** Exercise objective **
Return every line of the records below word for word, leaving out the pictures.

(Image and question records)
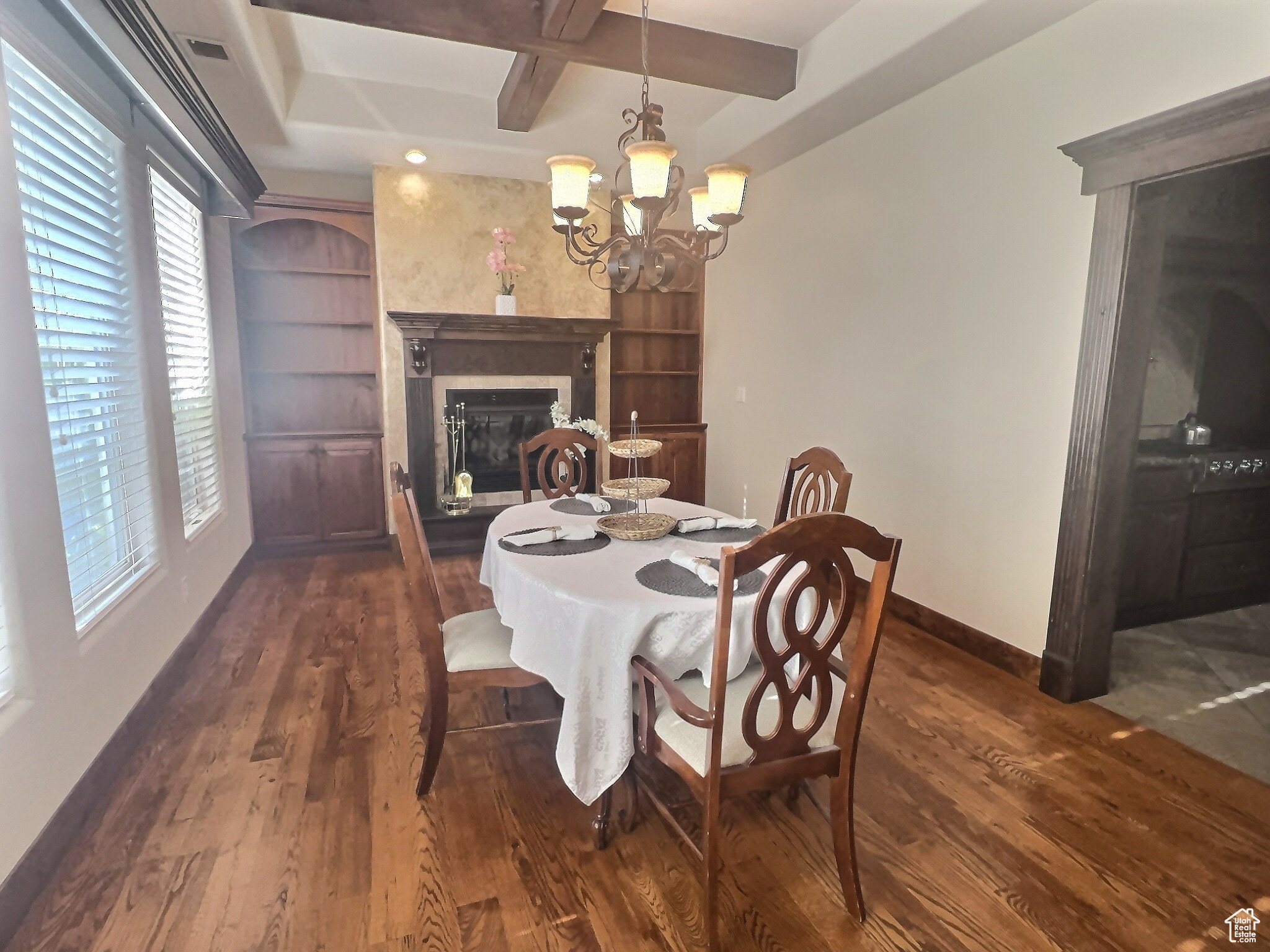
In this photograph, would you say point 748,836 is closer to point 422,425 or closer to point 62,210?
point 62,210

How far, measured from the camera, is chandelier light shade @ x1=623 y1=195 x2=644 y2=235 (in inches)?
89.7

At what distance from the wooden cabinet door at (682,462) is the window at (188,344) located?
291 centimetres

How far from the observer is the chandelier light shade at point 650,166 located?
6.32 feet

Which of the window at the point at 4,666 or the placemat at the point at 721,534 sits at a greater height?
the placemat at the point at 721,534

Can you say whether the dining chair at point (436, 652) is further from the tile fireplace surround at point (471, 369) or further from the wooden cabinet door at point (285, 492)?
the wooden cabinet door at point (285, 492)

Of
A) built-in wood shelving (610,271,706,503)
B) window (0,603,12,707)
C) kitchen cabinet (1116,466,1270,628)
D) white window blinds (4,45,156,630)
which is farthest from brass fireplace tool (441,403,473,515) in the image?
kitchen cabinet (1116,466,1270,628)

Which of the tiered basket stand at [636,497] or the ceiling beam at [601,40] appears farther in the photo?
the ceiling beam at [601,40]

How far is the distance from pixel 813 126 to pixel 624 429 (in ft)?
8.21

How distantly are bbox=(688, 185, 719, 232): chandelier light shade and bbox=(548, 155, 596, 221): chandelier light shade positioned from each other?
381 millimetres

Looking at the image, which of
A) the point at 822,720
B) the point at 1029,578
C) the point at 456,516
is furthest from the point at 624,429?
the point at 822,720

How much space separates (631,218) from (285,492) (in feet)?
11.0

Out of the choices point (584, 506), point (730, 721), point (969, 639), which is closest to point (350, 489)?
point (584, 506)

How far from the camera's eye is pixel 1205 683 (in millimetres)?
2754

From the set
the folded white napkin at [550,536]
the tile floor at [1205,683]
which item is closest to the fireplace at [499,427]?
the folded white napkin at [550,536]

** Solution for this exercise **
In this photograph, would you say point 748,836 is closer to point 422,425 or closer to point 62,210?
point 62,210

How far, measured from the camera, is chandelier light shade @ x1=623 y1=195 x2=644 y2=235 (in inches)?
89.7

At what distance from the wooden cabinet door at (682,462) is the window at (188,344) located?
291 centimetres

How far from the observer is the chandelier light shade at point 650,166 located?
6.32 feet

Which of the window at the point at 4,666 or the placemat at the point at 721,534 sits at a greater height?
the placemat at the point at 721,534

Can you say whether the dining chair at point (436, 652) is further from the tile fireplace surround at point (471, 369) or further from the wooden cabinet door at point (285, 492)?
the wooden cabinet door at point (285, 492)

Of
A) built-in wood shelving (610,271,706,503)
B) window (0,603,12,707)
C) kitchen cabinet (1116,466,1270,628)
D) white window blinds (4,45,156,630)
which is farthest from brass fireplace tool (441,403,473,515) in the image?
kitchen cabinet (1116,466,1270,628)

Which of the tiered basket stand at [636,497] or the ceiling beam at [601,40] appears farther in the photo?
the ceiling beam at [601,40]

How far is the distance from pixel 813 126 to pixel 624 429 (in ft)?
8.21

How distantly are bbox=(688, 185, 719, 232): chandelier light shade and bbox=(548, 155, 596, 221): chandelier light shade positioned from each other?
381 millimetres

Looking at the image, which of
A) the point at 822,720
B) the point at 1029,578
C) the point at 456,516
is furthest from the point at 624,429?
the point at 822,720

How much space separates (631,218) from (285,492) (in feet)?
11.0

Out of the choices point (584, 506), point (730, 721), point (969, 639), which is closest to point (350, 489)?
point (584, 506)

How far from the camera's eye is pixel 1205 683 (in millimetres)?
2754

From the set
the folded white napkin at [550,536]
the tile floor at [1205,683]
which item is closest to the fireplace at [499,427]?
the folded white napkin at [550,536]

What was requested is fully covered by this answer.